仏教説話が広く庶民に伝播した歴史のなかで重要な役割を果たした「絵解き」。厳粛な宗教空間のなかで、心静かに向き合うためのものと考えられがちな仏教絵画だが、絵解きには大衆の娯楽としてのちの芸能文化へとつながる要素もあった。本展では、絵解きにまつわる多くの作品や資料の展示を通じて、仏教伝来以降に絵解きが果たした役割から、現代に息づく絵解き文化までをも伝える。
幼い頃、いたずらをして「そんなことをするとバチが当たるよ!」と叱られた経験がある方も少なくないはず。かつて、人々の暮らしのなかに仏教の教えが浸透していたことを象徴する風景だ。
仏教誕生の物語や、その教えから生まれた説話の数々は様々な文物によって残され、受け継がれてきた。しかし、その多くは貴族や知識層に向けた難解な経典や曼荼羅など。その内容は庶民に対してはどのように語り継がれてきたのだろうか。
「その方法の一つが絵解きなんです」と話すのは本展の主担当である石川知彦教授だ。
絵解きとは、仏教絵画を用いた布教活動のこと。僧侶らが寺院や路上などで仏画を広げ、その内容を民衆に向けて説いたこともあった。
「現代に例えるなら紙芝居が近いでしょうか。近世から中世にかけて発展した絵解きの文化は、布教を目的としながらも、エンターテイメント性の高い内容でもあったんです」
娯楽の少ない時代、絵解きは庶民の楽しみであり、仏教がその歴史のなかで紡いできた物語を知るメディアでもあった。絵解き師達は寺社の縁起絵や、おどろおどろしい地獄絵などを前にして工夫を凝らした語り口で解説し、笑いや涙に満ちた芸能に発展させた。
中世以降、絵解きに使われた仏画の多くは、通常よりも大きな画面に色鮮やかな色彩で描かれている。これは、できるだけ多くの聴衆が遠目からでもはっきりと内容が理解できるようにと考えられたもの。絵解きには、よりわかりやすく、聴衆を絵語りの世界へと引き込むためのアイデアが随所に盛り込まれている。
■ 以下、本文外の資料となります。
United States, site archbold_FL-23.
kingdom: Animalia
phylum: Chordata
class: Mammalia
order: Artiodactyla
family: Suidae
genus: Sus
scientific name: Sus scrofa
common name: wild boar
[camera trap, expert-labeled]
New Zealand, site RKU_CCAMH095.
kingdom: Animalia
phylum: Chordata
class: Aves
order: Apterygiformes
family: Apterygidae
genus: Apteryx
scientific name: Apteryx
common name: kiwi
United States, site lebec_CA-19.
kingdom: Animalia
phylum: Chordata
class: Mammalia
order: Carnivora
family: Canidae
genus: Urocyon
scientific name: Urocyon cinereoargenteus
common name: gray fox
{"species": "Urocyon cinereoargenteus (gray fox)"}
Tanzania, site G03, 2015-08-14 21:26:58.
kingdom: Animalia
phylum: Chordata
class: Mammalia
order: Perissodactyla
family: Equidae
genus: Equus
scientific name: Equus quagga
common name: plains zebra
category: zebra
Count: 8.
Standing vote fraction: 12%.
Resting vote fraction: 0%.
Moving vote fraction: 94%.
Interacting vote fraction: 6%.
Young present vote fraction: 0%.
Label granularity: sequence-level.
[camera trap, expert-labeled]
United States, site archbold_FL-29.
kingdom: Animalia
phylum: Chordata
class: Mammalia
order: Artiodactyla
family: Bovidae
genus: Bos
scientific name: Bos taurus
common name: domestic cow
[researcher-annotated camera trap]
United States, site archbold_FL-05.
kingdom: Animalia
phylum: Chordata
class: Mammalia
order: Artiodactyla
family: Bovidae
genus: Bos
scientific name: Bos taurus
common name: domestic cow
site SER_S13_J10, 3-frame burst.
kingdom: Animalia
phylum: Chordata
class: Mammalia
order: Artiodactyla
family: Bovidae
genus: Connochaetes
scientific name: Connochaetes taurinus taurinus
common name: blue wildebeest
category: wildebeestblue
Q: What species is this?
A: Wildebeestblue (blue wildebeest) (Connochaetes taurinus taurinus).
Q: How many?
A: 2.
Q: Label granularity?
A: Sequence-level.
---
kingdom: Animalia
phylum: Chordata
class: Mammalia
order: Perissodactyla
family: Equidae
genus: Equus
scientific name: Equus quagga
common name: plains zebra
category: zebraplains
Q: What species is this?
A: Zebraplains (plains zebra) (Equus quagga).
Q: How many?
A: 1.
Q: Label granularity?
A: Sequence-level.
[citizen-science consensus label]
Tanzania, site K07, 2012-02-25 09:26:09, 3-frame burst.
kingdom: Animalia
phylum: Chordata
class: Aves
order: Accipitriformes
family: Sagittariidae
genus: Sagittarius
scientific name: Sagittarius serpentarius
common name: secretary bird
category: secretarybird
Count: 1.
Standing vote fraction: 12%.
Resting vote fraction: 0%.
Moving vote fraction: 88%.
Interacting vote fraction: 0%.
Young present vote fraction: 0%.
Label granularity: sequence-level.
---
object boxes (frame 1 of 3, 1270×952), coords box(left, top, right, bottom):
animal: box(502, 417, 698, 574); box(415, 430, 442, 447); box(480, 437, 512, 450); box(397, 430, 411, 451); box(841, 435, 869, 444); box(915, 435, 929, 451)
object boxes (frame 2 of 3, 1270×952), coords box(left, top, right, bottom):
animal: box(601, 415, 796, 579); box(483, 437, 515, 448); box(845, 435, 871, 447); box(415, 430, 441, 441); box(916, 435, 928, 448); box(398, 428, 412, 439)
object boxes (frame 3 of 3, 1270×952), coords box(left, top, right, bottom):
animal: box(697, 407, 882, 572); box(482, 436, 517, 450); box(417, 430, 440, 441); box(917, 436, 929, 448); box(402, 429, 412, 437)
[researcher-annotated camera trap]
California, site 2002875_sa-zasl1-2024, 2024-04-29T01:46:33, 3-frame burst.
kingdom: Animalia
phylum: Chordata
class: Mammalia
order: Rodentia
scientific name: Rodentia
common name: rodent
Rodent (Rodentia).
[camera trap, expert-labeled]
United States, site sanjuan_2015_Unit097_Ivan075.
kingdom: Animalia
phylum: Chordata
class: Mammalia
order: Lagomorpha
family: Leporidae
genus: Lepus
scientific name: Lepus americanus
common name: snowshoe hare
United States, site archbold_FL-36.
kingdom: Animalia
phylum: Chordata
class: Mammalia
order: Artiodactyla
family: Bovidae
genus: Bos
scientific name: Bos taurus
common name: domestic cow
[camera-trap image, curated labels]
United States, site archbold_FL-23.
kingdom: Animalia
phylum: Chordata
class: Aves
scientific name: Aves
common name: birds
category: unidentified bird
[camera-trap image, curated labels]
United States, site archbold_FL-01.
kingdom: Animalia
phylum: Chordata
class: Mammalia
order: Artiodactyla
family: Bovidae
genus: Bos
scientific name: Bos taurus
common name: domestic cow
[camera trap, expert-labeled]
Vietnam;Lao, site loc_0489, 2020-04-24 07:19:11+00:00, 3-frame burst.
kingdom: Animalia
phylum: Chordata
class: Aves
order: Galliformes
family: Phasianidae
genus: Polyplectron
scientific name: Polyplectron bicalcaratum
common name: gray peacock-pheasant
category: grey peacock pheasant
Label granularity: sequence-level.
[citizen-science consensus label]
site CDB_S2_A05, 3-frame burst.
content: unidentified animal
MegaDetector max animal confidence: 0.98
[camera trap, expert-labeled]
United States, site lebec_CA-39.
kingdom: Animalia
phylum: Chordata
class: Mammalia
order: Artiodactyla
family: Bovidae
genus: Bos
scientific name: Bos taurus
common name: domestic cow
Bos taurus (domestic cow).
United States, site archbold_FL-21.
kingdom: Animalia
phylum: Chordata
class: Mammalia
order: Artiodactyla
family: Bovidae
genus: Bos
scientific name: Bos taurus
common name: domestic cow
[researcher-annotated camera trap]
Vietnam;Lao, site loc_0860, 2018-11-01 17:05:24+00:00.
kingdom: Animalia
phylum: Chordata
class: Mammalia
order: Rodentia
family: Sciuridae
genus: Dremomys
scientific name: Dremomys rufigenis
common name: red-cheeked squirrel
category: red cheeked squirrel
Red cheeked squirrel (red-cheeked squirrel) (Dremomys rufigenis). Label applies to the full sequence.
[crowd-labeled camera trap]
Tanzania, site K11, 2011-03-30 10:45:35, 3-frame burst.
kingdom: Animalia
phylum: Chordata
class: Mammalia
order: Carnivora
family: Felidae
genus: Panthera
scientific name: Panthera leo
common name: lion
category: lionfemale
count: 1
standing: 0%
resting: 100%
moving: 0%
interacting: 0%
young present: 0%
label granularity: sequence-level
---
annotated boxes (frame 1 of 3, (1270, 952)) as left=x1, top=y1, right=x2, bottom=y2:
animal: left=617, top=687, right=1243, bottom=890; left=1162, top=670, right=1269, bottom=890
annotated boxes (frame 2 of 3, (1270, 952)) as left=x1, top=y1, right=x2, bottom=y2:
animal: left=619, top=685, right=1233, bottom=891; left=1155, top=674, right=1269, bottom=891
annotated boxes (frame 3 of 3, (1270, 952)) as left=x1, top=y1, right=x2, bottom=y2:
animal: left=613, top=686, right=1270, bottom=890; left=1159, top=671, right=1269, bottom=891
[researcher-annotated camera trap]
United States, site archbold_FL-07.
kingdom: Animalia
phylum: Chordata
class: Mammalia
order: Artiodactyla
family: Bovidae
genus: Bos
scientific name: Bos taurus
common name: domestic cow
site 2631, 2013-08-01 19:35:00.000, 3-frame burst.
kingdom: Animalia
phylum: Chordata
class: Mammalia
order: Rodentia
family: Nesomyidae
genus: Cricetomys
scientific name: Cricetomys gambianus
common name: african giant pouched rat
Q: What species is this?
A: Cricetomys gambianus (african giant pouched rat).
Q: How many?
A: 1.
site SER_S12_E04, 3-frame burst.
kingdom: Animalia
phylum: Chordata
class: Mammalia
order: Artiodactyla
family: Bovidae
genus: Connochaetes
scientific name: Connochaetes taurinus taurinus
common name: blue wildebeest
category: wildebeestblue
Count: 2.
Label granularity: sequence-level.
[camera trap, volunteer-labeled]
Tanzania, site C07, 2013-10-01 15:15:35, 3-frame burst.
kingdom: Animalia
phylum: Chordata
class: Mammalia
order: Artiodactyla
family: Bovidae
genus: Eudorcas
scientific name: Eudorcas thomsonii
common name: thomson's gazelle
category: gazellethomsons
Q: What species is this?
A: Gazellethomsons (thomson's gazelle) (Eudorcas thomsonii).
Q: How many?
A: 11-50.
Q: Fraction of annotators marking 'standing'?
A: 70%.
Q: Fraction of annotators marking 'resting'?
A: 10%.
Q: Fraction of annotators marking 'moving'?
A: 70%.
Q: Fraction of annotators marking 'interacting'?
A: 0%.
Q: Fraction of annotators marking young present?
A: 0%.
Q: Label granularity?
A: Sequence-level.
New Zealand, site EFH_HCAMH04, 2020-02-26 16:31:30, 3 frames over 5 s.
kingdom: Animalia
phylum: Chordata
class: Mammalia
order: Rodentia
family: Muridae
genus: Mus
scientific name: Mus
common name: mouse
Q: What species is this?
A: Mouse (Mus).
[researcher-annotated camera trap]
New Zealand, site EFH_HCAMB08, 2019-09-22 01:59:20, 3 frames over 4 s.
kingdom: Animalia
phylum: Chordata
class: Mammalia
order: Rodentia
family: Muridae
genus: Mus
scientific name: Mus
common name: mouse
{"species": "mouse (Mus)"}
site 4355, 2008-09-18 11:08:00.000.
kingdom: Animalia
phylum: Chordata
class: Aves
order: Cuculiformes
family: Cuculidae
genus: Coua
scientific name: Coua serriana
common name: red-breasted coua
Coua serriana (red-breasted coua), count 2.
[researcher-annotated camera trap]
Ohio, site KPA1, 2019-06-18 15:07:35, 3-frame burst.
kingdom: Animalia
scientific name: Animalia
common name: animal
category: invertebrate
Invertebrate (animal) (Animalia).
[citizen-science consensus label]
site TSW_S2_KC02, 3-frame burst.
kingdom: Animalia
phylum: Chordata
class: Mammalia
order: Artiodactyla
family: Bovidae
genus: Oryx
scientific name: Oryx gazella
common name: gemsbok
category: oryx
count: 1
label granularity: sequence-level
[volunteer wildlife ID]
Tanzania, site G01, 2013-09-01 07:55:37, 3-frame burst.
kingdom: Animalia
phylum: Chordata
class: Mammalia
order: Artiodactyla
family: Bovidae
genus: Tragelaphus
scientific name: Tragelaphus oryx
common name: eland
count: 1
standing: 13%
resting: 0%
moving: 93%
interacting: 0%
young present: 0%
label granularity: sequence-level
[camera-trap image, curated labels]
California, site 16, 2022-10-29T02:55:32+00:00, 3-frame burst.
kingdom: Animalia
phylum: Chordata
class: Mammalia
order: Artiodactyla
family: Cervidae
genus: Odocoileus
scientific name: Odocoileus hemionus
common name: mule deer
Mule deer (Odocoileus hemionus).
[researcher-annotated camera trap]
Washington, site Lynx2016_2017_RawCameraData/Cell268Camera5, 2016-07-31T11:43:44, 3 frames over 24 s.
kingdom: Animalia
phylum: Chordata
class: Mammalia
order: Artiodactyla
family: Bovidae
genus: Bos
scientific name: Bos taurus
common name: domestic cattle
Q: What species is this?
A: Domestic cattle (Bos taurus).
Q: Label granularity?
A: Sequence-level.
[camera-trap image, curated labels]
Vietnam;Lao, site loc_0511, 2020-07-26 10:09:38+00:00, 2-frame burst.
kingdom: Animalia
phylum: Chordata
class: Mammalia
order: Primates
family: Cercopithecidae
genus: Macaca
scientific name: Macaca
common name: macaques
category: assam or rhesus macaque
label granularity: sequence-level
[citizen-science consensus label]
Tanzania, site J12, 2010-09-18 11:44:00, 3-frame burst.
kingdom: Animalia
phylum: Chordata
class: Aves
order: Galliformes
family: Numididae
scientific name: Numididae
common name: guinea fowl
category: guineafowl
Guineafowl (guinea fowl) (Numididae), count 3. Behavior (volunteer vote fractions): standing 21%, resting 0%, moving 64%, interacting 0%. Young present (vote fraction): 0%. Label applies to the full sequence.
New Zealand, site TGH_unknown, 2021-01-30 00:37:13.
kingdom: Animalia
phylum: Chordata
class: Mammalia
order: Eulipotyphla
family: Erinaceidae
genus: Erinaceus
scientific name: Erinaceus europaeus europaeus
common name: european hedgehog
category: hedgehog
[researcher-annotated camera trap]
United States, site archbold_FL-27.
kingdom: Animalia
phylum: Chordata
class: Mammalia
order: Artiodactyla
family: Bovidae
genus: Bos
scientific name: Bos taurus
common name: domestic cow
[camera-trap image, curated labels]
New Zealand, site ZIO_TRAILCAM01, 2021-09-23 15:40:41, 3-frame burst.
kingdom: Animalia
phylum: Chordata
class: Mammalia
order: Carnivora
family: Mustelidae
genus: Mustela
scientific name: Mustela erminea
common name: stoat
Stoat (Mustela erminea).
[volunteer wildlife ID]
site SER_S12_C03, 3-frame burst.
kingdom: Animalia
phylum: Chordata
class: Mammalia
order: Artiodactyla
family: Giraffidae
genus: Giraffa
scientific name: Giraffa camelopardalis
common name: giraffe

「絵解きに使われていた『説話画』は、祈りの対象として描かれた『礼拝画』とは異なり、道具としての意味合いが強かったのでしょう。荘厳さと同等に楽しさや、使いやすさを優先したのだと考えられます。本紙には絹ではなく紙が用いられた作品もあります。保存や移動の際には折り畳んでいたようですが、これも通常の仏画の扱いでは考えられないことです」
「絵解きは、仏画の歴史そのもの」と石川教授は語る。
「絵解きが文化として日本に根付いたのは室町時代以降ですが、それ以前にも、仏教の教えをあらわす絵画や彫刻には全て『絵解き的』な解説行為が伴っていたと考えられます。絵解きを切り口として仏画の変遷も感じてもらえるはずです」
本展では、ガンダーラの仏教遺跡から出土した石造レリーフや壁画なども、絵語りを今に伝える資料として展示される。
「絵解きを知ることは、仏教を語り継いできた人々の歴史を知ること。本展を通して、仏教の教えから日常生活の規範を学んでいたかつての日本人の暮らしを思い出してもらえればうれしいですね」
「絵解きの魅力は、なんといっても絵解き師と聴衆が生み出す独得の臨場感ですね」と話すのは、リサーチ・アシスタントの村松加奈子さんだ。仏画を研究する村松さんは、自らも絵解きをおこなう「絵解き師」でもある。
「絵解きには決まったスタイルがなく、その語り口は地域や絵解き師ごとにまったく異なります。歌うような口調や、まるで童話を読み聞かせるような型もあります。会期中には現代の絵解き師の方々による実演もありますので、それぞれの違いや語り口の面白さをぜひ体験していただきたいですね」
例えば、聖徳太子の絵伝には、誕生から亡くなるまで、さらに前世や太子一族の滅亡まで、膨大な物語が織り込まれている。絵解き師は、聴衆を退屈させずに物語へと引き込むため、一度に話す場面を限定し、その続きが気になるような工夫もしていた。
ときには音曲をも伴った絵解きには、芸能文化との関わりもある。能楽や人形浄瑠璃の題材として知られる安珍・清姫伝説の舞台となった道成寺(和歌山県)には、現在もその物語を絵解きで語る伝統が生き続いている。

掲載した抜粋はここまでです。